=== EXTRAIT DE PAGE ===
- - -
Voir aussi le site https://www.greta-lorraine.fr
Le parcours de Frédéric Bromont
Depuis ses débuts en 2004 en tant que chef d’établissement, Frédéric Bromont a consacré l’essentiel de son parcours à la promotion de la vie professionnelle. Impliqué de longue date dans le réseau des Greta, il a notamment occupé les fonctions de président et CESUP du Greta Nord Allier pendant 7 ans. Parmi ses réalisations marquantes, on peut souligner sa contribution à la création en 2016 du campus des Métiers et des Qualifications « Design, Matériaux et Innovation » à Moulins. Ce projet a obtenu en 2018, le prestigieux label excellence, reflet de la qualité des formations proposées et de la synergie entre les acteurs académiques et économiques locaux.
En 2020, Frédéric Bromont à élargi son champ d’action à l’international en rejoignant le réseau d’enseignement français à l’étranger. Il prend alors la direction du Lycée français du Caire, un établissement rattaché à l’ambassade de France en Égypte qui accueille 2000 élèves.
Pour son retour en métropole à la rentrée 2024, Frédéric Bromont rejoint l’académie de Nancy-Metz en tant que conseiller du recteur, délégué de région académique adjoint à la formation professionnelle initiale et continue (DRAAFPIC). Grâce à sa connaissance du terrain et son engagement, il apportera son expertise pour renforcer les dispositifs de formation initiale.
- - -
=== LIGNES PRÉSENTÉES ===
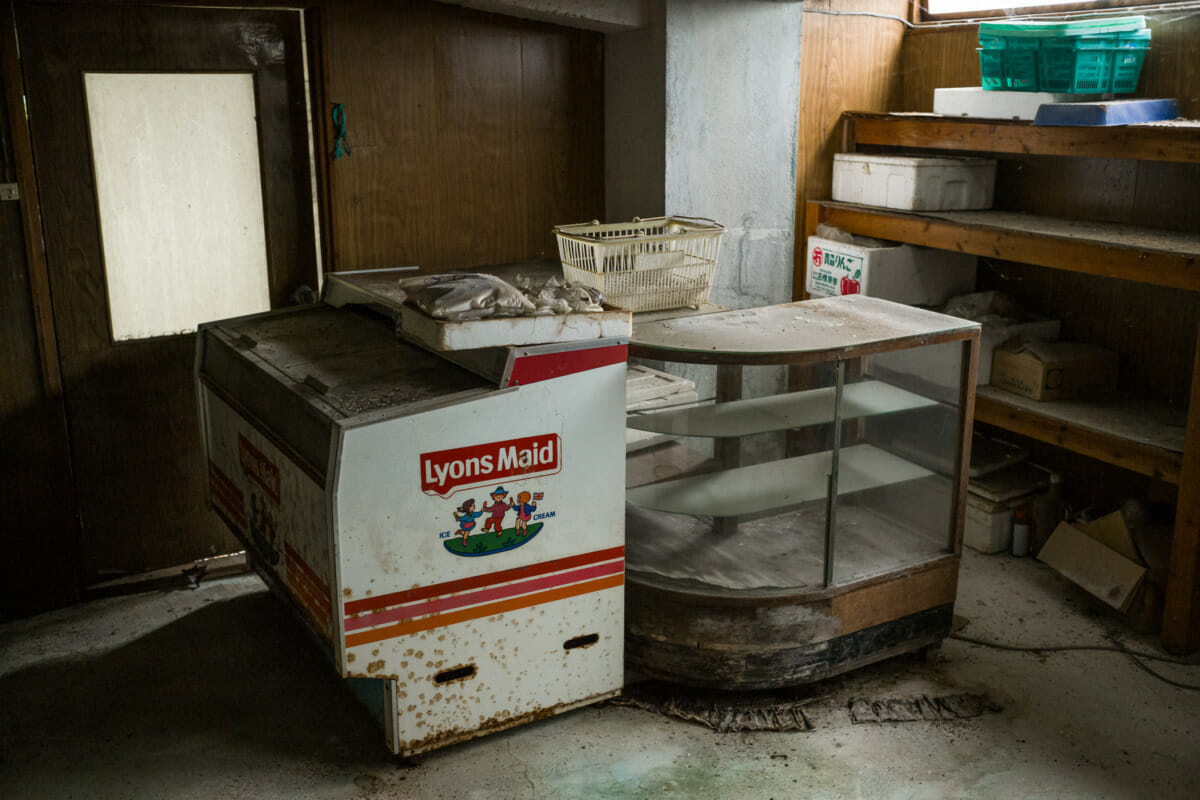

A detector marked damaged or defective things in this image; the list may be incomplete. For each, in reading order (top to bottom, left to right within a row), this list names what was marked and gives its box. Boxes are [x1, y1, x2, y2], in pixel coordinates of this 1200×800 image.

rusty freezer panel [331, 359, 628, 762]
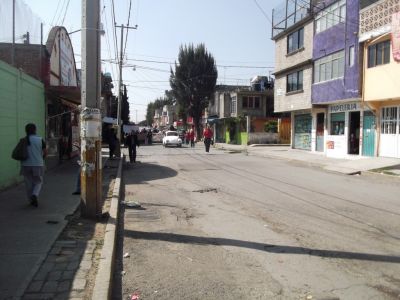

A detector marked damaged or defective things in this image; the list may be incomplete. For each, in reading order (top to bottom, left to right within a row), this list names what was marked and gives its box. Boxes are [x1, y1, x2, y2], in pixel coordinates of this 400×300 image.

cracked asphalt road [111, 144, 400, 298]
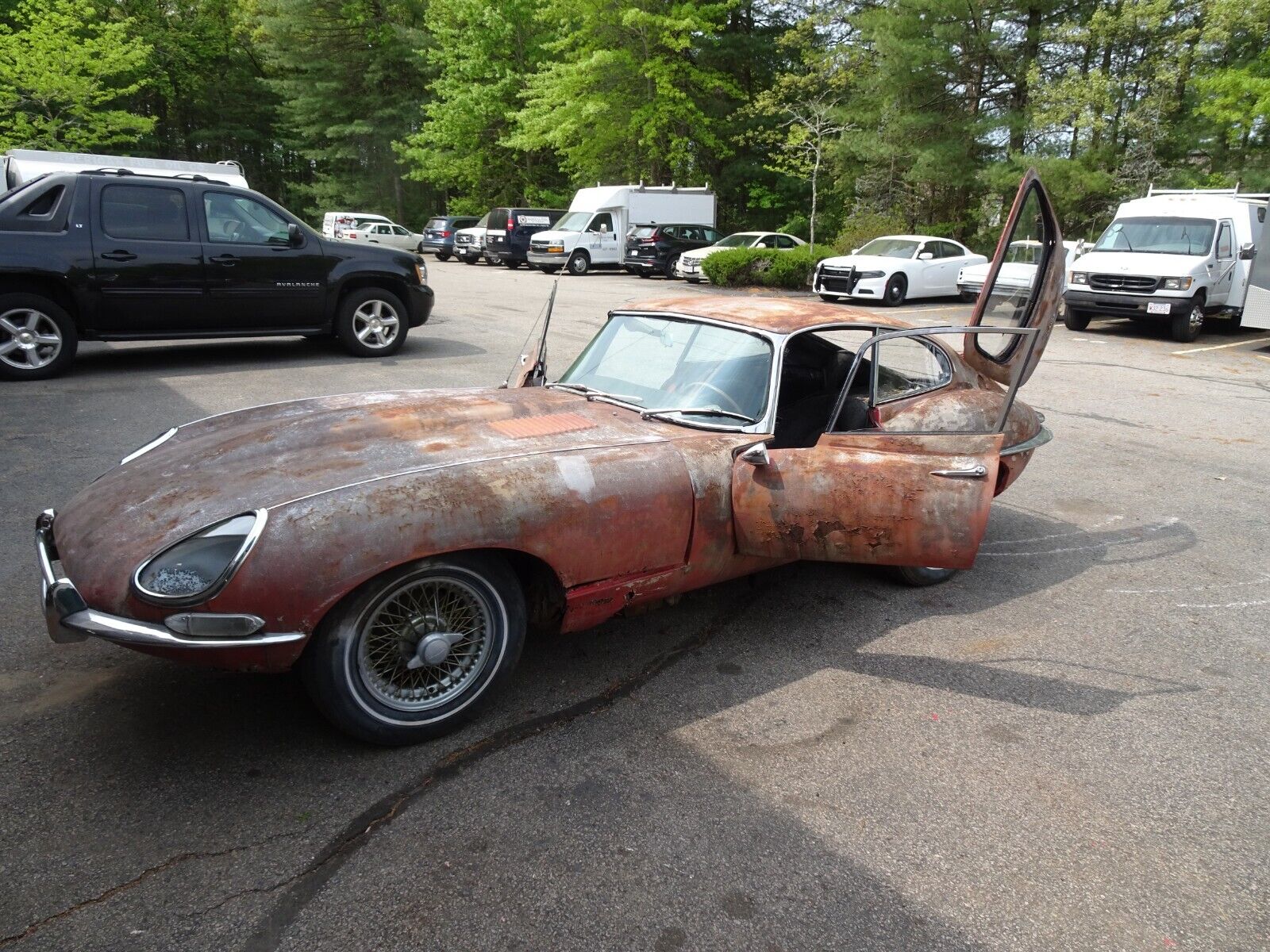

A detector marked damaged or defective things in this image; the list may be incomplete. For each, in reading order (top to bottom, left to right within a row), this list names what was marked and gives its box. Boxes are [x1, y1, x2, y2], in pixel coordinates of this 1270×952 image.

rusty jaguar e-type coupe [37, 175, 1061, 751]
crack in pavement [0, 827, 312, 949]
crack in pavement [238, 578, 772, 949]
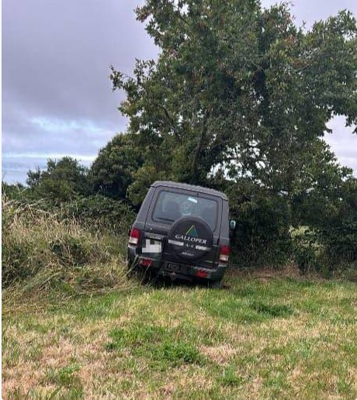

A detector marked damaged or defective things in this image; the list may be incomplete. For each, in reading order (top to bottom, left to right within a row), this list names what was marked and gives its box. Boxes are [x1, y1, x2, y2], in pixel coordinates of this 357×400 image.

crashed vehicle [126, 181, 235, 288]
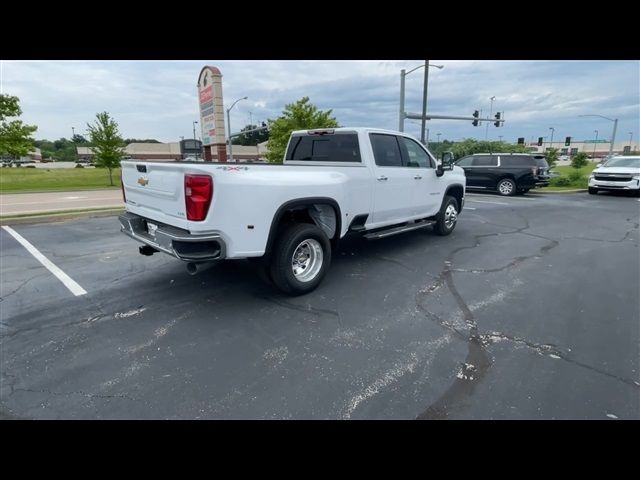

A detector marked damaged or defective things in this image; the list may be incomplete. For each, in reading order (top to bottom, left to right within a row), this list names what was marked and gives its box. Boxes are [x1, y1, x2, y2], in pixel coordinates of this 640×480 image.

cracked pavement [1, 193, 640, 418]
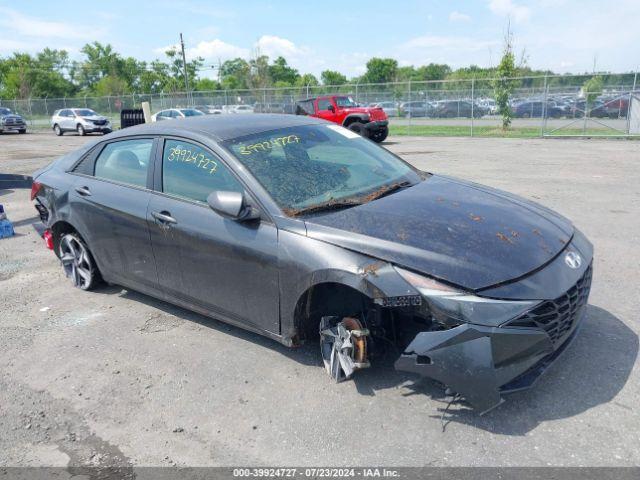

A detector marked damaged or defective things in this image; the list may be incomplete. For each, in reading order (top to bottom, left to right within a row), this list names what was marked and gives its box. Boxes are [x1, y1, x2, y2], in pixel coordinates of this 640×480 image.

damaged gray sedan [28, 115, 592, 412]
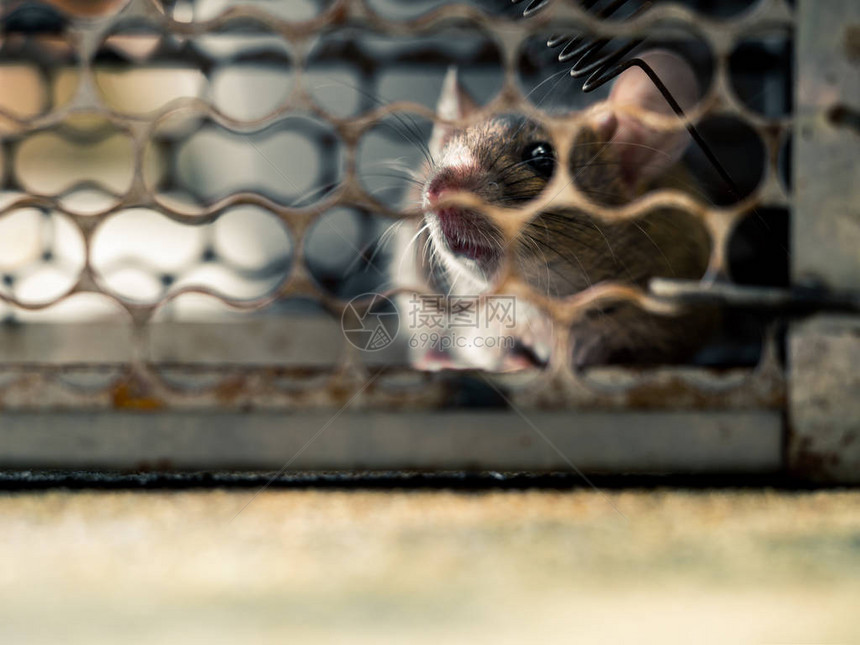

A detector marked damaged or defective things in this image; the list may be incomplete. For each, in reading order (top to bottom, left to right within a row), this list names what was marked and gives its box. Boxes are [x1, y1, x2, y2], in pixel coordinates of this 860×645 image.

rusty wire mesh [0, 0, 792, 410]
- - -
=== CONSIGNE 1 ===
D'après l'extrait sur le parcours de Frédéric Bromont, quel établissement dirige-t-il à partir de 2020 ?
=== CONSIGNE 2 ===
Rédigez la suite de l'extrait sur le parcours de Frédéric Bromont, en reprenant après sa dernière phrase.

=== RÉSULTAT FINAL 1 ===
Le Lycée français du Caire.

=== RÉSULTAT FINAL 2 ===
Les Greta de Lorraine en chiffres
• Maillage territorial : Le réseau sur le plan du maillage du territoire comprend 5 Greta et un GIP FTLV (Groupement d’intérêt public de formation tout au long de la vie) labellisé EDUFORM. Il comprend 4 centres tertiaires, 14 espaces langues, 70 lycées partenaires dont 26 UFA (apprentissage) accueillant des apprentis, 19 espaces adultes hébergés dans les CIO (centre d’information et de formation) et enfin 80 sites d’accueil du public.
• Effectifs : Il comprend 712 personnels permanents dont 348 personnels enseignants, 292 personnels administratifs, 72 conseillers en formation.
• Activité formation : Elle comprend 350 formations dans 18 secteurs d’activité. 18312 stagiaires de la formation professionnelle, 4393 apprentis, plus de 2,5 millions d’heures de formation. Son chiffre d’affaires atteint 64 M€ en 2023.
Le programme du séminaire du 4 octobre
Après l’accueil des participants dès 8h30 au centre des congrès Robert Schuman de Metz, à 9h30 ouverture du séminaire par Frédéric Bromont en l’absence du recteur.
Table ronde 1 : La place de la formation professionnelle dans notre réseau depuis 50 ans.
Table ronde 2 : L’accompagnement de tous les publics par les Greta-UFA.
Table ronde 3 : Notre réponse formation sur les territoires : adaptation et mise en œuvre des partenariats.
Conclusion : Quel avenir pour la formation professionnelle ? Quels défis à relever pour notre réseau ?
Le slogan de cette manifestation pour célébrer ce 50e anniversaire : « Nous sommes présents depuis 50 ans et ce n’est qu’un début… »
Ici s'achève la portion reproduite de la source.